Why Should You Start Saving for Retirement Now?
July 12, 2021
You are busy dealing with life’s day-to-day issues. To you, retirement may seem like a long way off. But preparing now for your financial future is essential because what you do today can help ensure a secure retirement tomorrow.
Although time may be on your side, there are four factors you will need to consider when planning for your retirement.
- You may be aware that, over time, inflation can erode your savings. Many people don’t realize the potentially serious effects of inflation. At 3% inflation, $100 today will be worth only $67.30 in 20 years—a loss of one-third of its value. At 35 years, this amount would be further reduced to just $34.44. Thus, it is important to seek retirement savings vehicles that have the best chance of outpacing inflation.
- Your present income level, tax bracket, and the types of tax-deferred retirement savings plans that are available can all play an integral part in how much money you can save for retirement. By maximizing your pre-tax contributions to employer-sponsored plans and Individual Retirement Accounts (IRAs), you can take advantage of the tax-deferred benefits of such plans.
- Compound Interest. Becoming a disciplined saver is one of the key components of retirement plan success.
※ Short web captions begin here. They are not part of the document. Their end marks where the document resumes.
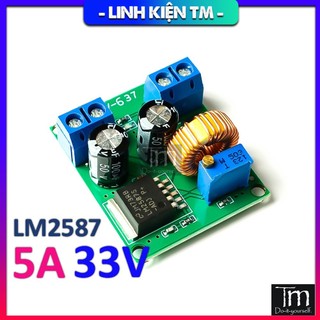 Mạch Tăng Áp LM2587 5A 33V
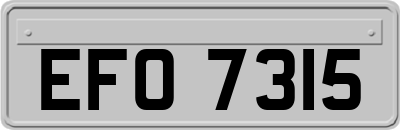EFO7315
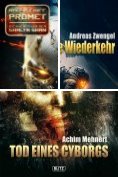 eBook Serie: Raumschiff Promet - Die Abenteuer der Shalyn Shan (Science Fiction Romane)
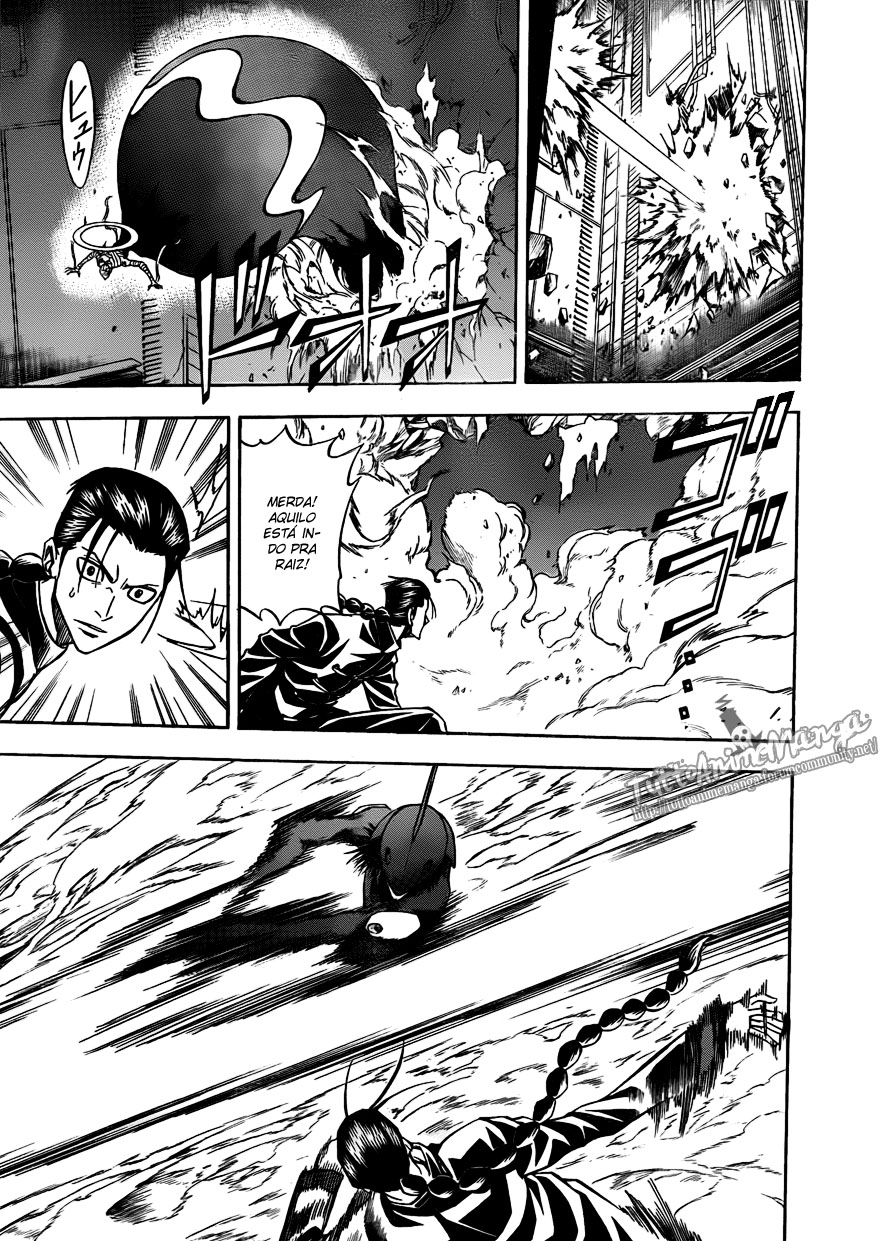 Read Psyren PT Manga Online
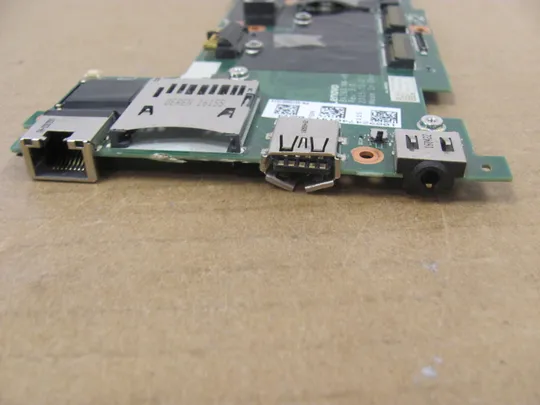 873-20 материнська плата BX260 NM-A531   для Lenovo Thinkpad X260 оригінал Де купити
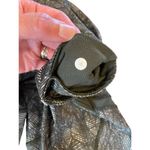 Lululemon  Cool To Street Crop Jazzy White Gator Green Sage Green Legging‎ Size 4 Photo 7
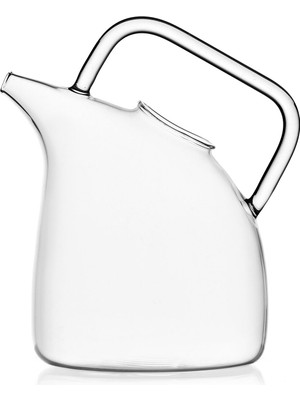 Ichendorf Milano Alambicco Şeffaf Cam Sürahi 20 cm
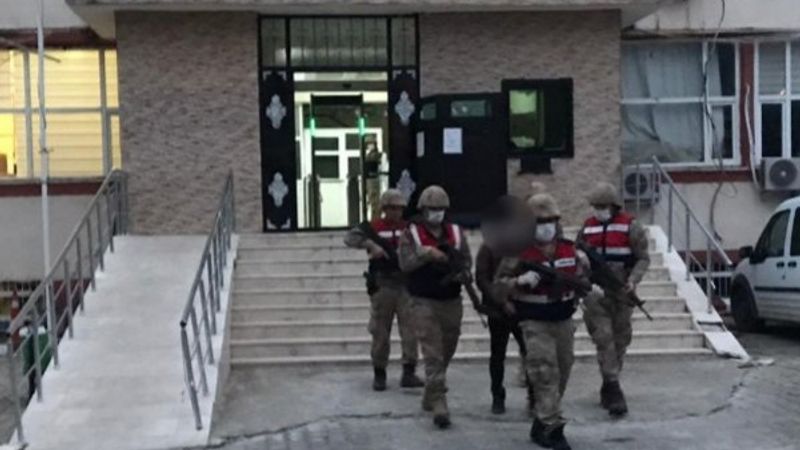 6 yıldır aranan terörist, kahvehanede yakayı ele verdi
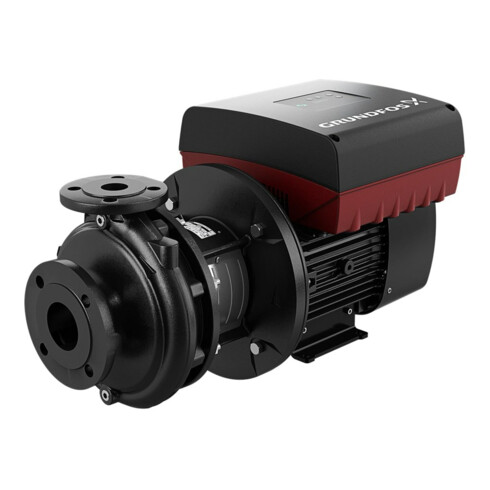 Grundfos Pompe à bloc régulée électroniquement NBE50-200/198 A-F2-A-BQQE 400V 15kW IE3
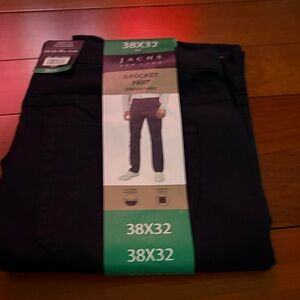 Jachs Dark 5-Pocket Pants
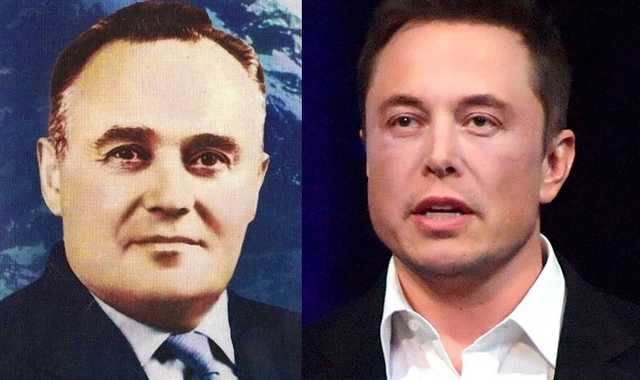 Маск назвал украинца Королева одним из лучших специалистов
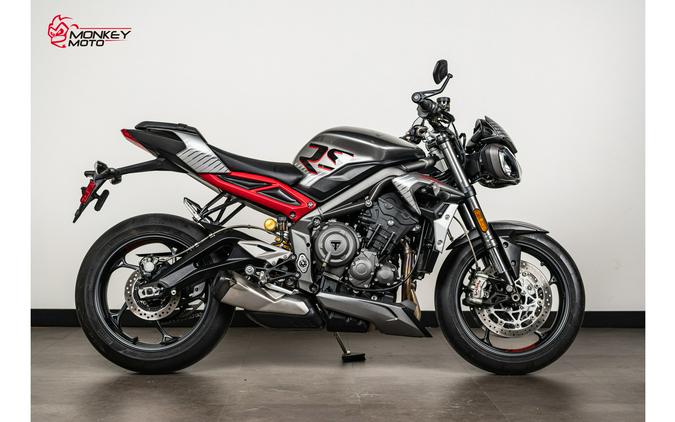 2022 Triumph Street Triple RS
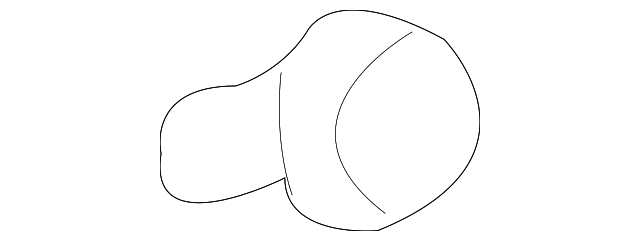 72126-SM4-003ZU Деталь CAP, CASE *G48L* (DARK FERN)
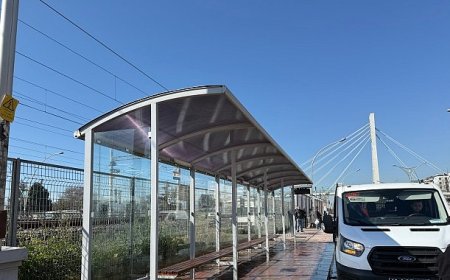 Duraklar, Büyükşehir’le pırıl pırıl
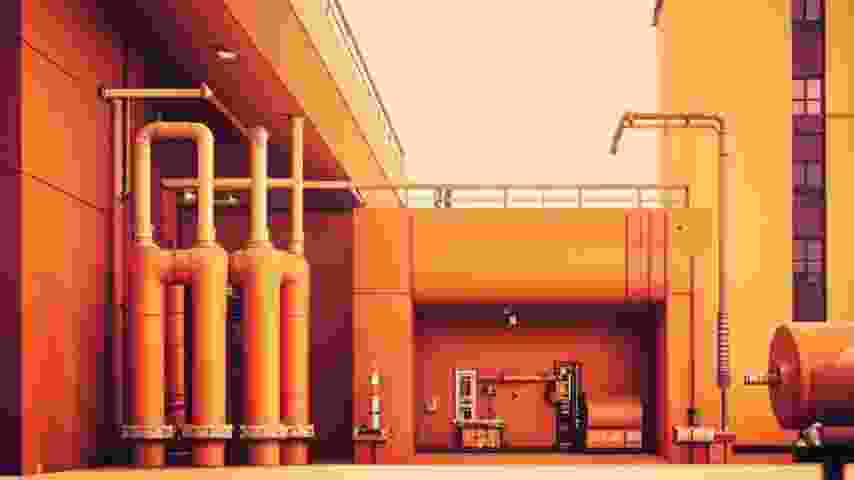 системы газоснабжения
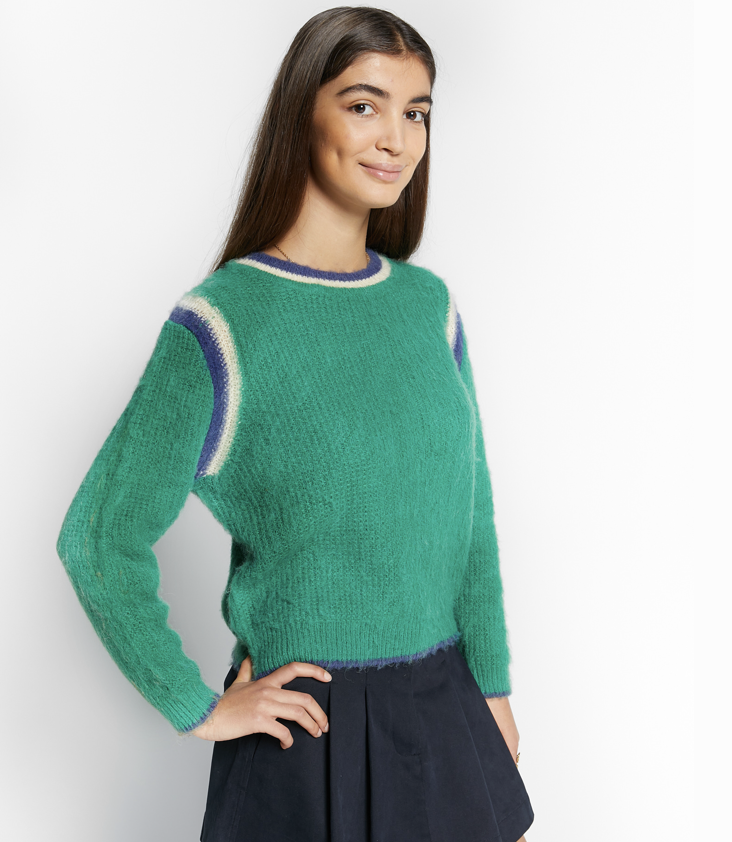 Washington Sweater - 0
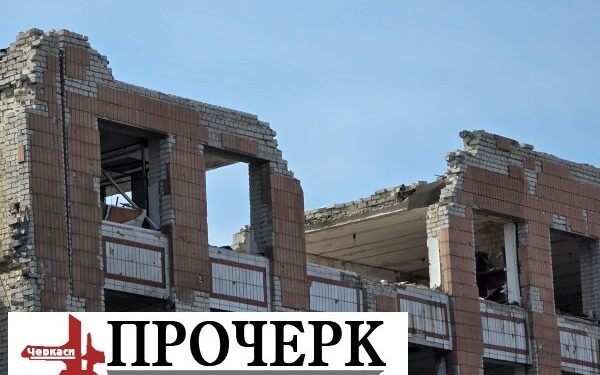 Коледж Національного університету харчових технологій у Смілі досі без вікон. Хоч мільйони були — Новости Черкасс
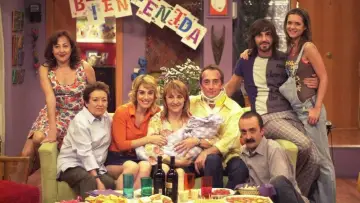 Zasłona к сериалу "7 vidas" #1388990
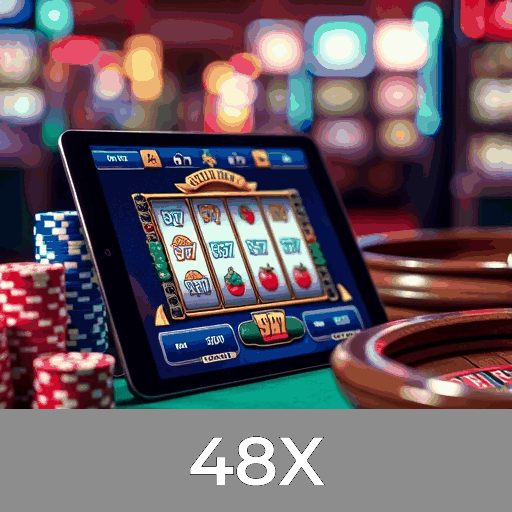 Descubra os Slots Exclusivos no 48X com Mega Jackpot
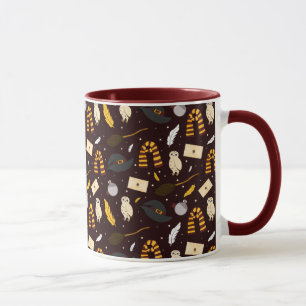 Hexen, Zauberer und Zaubermuster Tasse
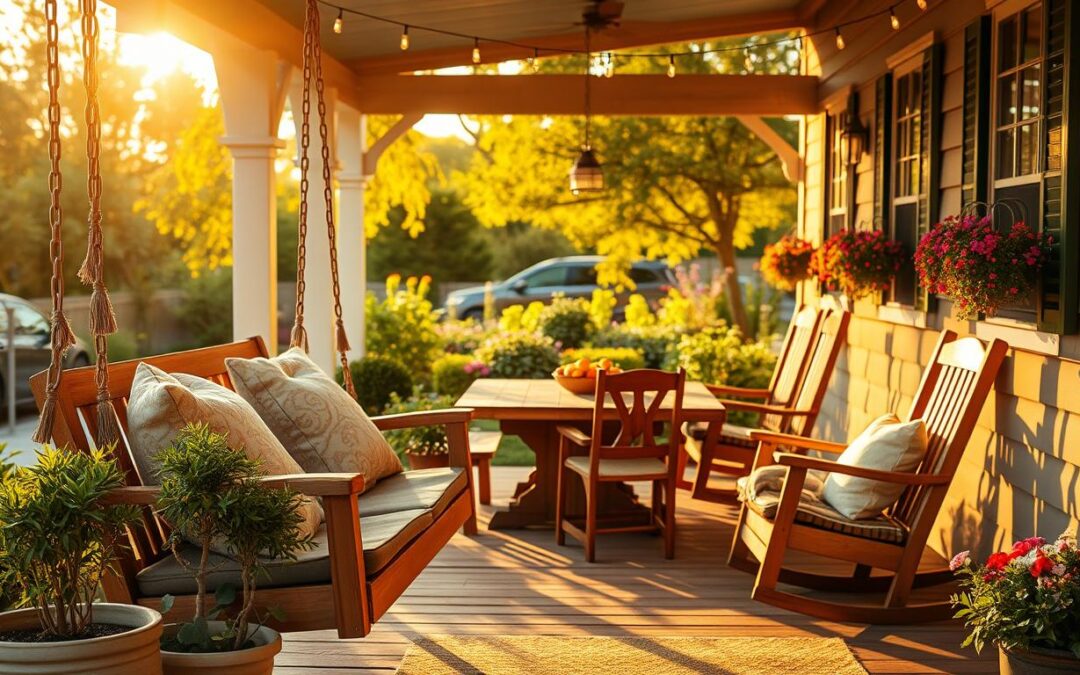 Revamp Your Porch for Spring: Family-Friendly Outdoor Fun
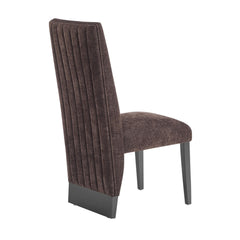 THESEUS BROWN 2PK DINING CHAIR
By making regular contributions to your employer-sponsored retirement plan and your IRA, you can maximize the power of compound interest (the interest earned not only on the initial principal, but also on the accumulated interest from prior periods). With consistent contributions, your retirement savings have a greater chance of accumulating to meet your long-term goals.
- Personal Savings. Considering the effects of inflation, it is possible that your retirement plan income may fall short of your needs, especially during a long retirement. Furthermore, Social Security generally provides only a base level of retirement income. Thus, to avoid a potential shortfall, start planning to supplement your retirement income with personal savings.